Texte source ▸
Constance de couleur

La constance des couleurs est la capacité de la vision humaine à reconnaître aux objets une couleur stable dans des conditions d'éclairement variées.

Ewald Hering a le premier reconnu cette propriété de la vision des couleurs, qui montre qu'« il n'y a pas de correspondance biunivoque entre longueur d'onde et couleur perçue[1] ». En dehors du laboratoire de colorimétrie, dans les conditions ordinaires, nous ne voyons pas les couleurs simplement selon la répartition des longueurs d'onde des lumières qui atteignent la rétine[2].

Exemple :

Une feuille blanche renvoie environ 40% de la lumière également quelle que soit la longueur d'onde de la lumière ; une feuille qui renvoie 5% ou moins se perçoit comme noire.

Plaçons la feuille blanche à l'ombre, et la feuille noire au soleil : nous continuons à les identifier respectivement comme blanche et noire bien que la feuille blanche renvoie considérablement moins de lumière que la feuille noire[3].

La constance de couleur ne se réduit pas à l'adaptation visuelle chromatique : le système visuel ne tient pas seulement compte de l'illumination d'ensemble, mais du contraste local entre les objets pour leur attribuer une couleur.

La constance de couleur est manifeste dans toutes les conditions d'éclairage habituelles ; elle cesse cependant dans les lumières qui s'en éloignent excessivement ; la perception de la couleur devient alors incertaine. Elle n'est pas absolue ; on peut construire des dispositifs qui la mettent en défaut.

Edwin Land, réalisant de nombreuses expériences psychophysiques sur la constance de couleur, en conclut que le système visuel n'analyse pas le rayonnement lumineux provenant d'un objet pour en tirer une perception de couleur, mais compare les réponses des cônes des trois types qui tapissent une partie du fond de la rétine pour estimer la réflectance spectrale des objets. Un modèle du système visuel doit, selon la voie de recherche qu'il ouvre, être capable d'indiquer comment, à partir des indications insuffisantes que fournissent les capteurs de la rétine, se forme cette perception liée à l'objet (Thompson 1995, p. 83sq).

Cette capacité donne à l'espèce un avantage pratique dans son interaction avec son environnement.

Elle peut se mettre en rapport avec d'autres instances de constance perceptuelle visuelle : le sujet, par exemple, conserve une notion stable de la grandeur d'un objet quel que soit son éloignement, malgré la variation de sa grandeur apparente[4].

[Entrées d'un jeu de données]
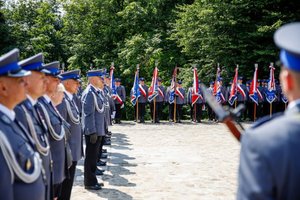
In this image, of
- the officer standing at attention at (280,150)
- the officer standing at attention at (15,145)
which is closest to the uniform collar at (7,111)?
the officer standing at attention at (15,145)

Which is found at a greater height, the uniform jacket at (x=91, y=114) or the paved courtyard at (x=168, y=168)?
the uniform jacket at (x=91, y=114)

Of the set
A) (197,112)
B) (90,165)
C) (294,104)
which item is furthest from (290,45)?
(197,112)

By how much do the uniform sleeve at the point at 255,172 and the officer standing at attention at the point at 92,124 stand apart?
5.46m

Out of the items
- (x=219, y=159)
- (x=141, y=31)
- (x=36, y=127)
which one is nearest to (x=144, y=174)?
(x=219, y=159)

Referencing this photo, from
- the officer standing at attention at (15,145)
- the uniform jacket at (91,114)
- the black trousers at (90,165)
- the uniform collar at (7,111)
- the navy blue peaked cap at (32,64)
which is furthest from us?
the uniform jacket at (91,114)

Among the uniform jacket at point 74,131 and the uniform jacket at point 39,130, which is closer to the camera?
the uniform jacket at point 39,130

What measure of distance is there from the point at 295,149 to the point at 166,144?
36.5ft

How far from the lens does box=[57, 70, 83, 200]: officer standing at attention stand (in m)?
5.45

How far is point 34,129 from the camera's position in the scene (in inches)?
139

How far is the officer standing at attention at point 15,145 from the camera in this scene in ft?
8.61

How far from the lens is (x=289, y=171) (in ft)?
5.24

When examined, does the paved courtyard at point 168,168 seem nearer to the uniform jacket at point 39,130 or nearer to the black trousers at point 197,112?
the uniform jacket at point 39,130

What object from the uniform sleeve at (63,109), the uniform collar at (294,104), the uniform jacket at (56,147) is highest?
the uniform collar at (294,104)

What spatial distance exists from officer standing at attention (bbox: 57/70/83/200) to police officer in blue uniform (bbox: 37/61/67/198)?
28.6 inches
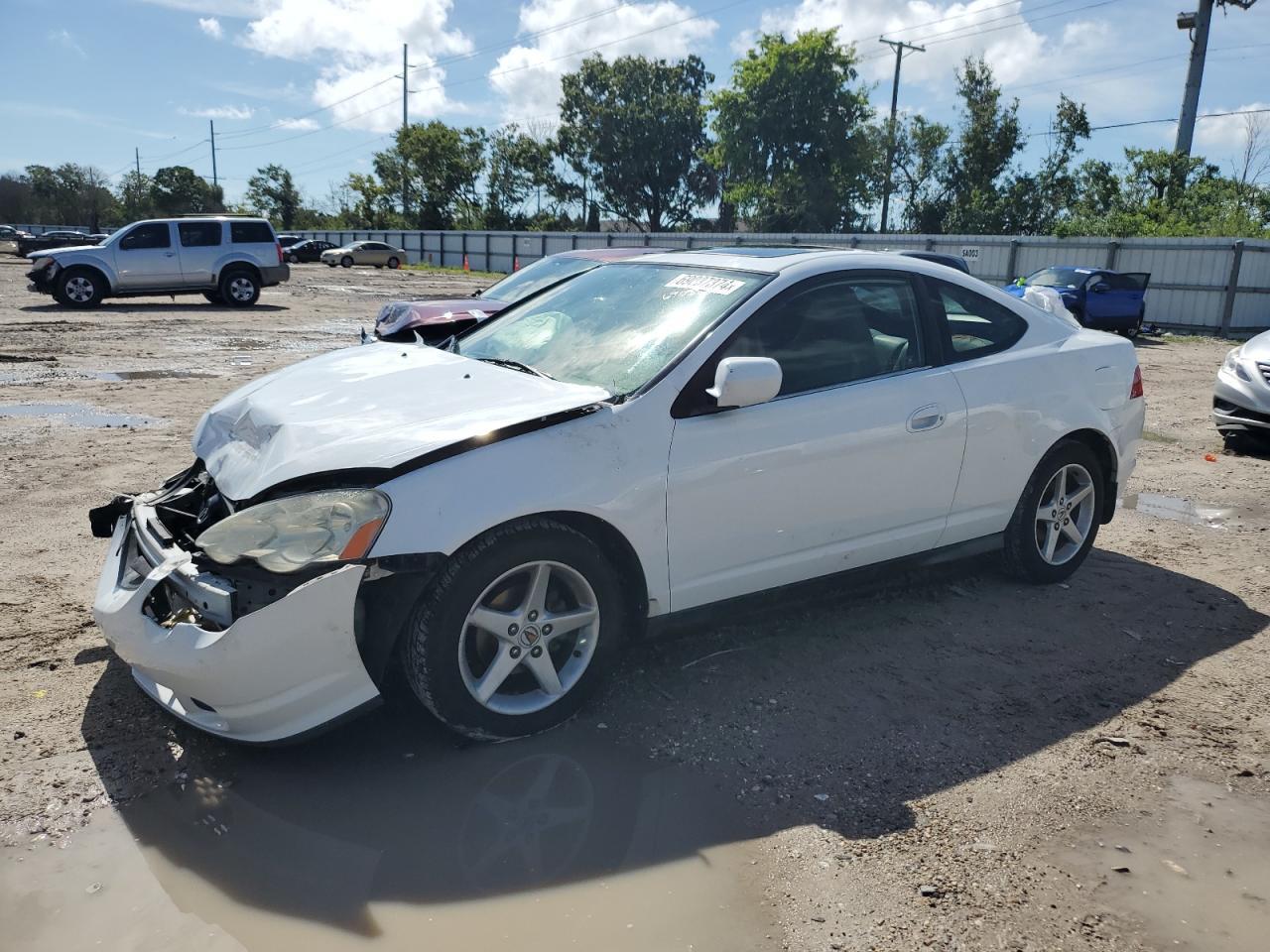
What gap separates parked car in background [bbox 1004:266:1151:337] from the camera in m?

Énoncé 1 ▸ Veuillez relever chaque ligne des enregistrements où figure le mot « scene ».
Énoncé 2 ▸ Poursuivez le texte sur la constance des couleurs après sa dernière phrase.
Le texte et les enregistrements n'ont aucun lien entre eux.

Réponse produite 1 ▸
How far is point 34,129 from the camera's position in the scene (in inches)?
How far is the officer standing at attention at point 15,145 from the camera in this scene in ft?

Réponse produite 2 ▸
Inconstance de la couleur

La perception de la couleur d'un objet n'est qu'approximativement constante. Le trichromatisme fournit un nombre insuffisant de paramètres pour une appréciation sûre de la couleur d'un objet en tenant compte de la lumière dans tous les cas.

Une étude d'Helson a conclu que des échantillons de réflectance spectrale uniforme vus sur un fond de même nature apparaissent gris neutre dans une lumière blanchforte. Quand les mêmes échantillons sur le même fond sont examinés à la lumière colorée, ils semblent de la couleur de la lumière si leur réflectance est supérieure à celle du fond, et de la couleur complémentaire si elle est inférieure. Ce phénomène montre qu'on ne peut négliger l'influence du fond[5], et que la constance des couleurs ne peut se traiter indépendamment du contraste ni de l'adaptation visuelle chromatique[6].

Le caractère approximatif de la constance de la couleur des objets indépendamment de leur éclairage peut se concevoir comme un échec de l'identification d'une caractéristique de l'objet ; elle peut aussi se comprendre comme une optimisation de resources, cette constance étant en général suffisante. Du point de vue de l'interaction avec le milieu, la perception de la nature de l'éclairage, lumière d'orage, crépusculaire, soleil direct, a un intérêt intrinsèque ; l'imperfection de la constance de couleur permet cette perception (Thompson 1995, p. 103). Des recherches ont montré que certains animaux manifestent une constance de couleur supérieure à celle de l'être humain ; sans doute sont-ils moins capables de s'adapter à l'environnement[7].

L'être humain peut aussi s'affranchir de la constance de couleur, par un effort d'attention. C'était, par exemple, une ambition typique des peintres impressionnistes[8].

Modèles de la constance de couleur

Edwin Land, avec son modèle « Retinex », un mot-valise construit sur rétine et cortex, a ouvert un domaine de recherche qui vise à prédire l'interprétation humaine de la couleur, à partir de l'ensemble du champ visuel, et non plus simplement d'un petit secteur au milieu d'un champ de référence comme en colorimétrie.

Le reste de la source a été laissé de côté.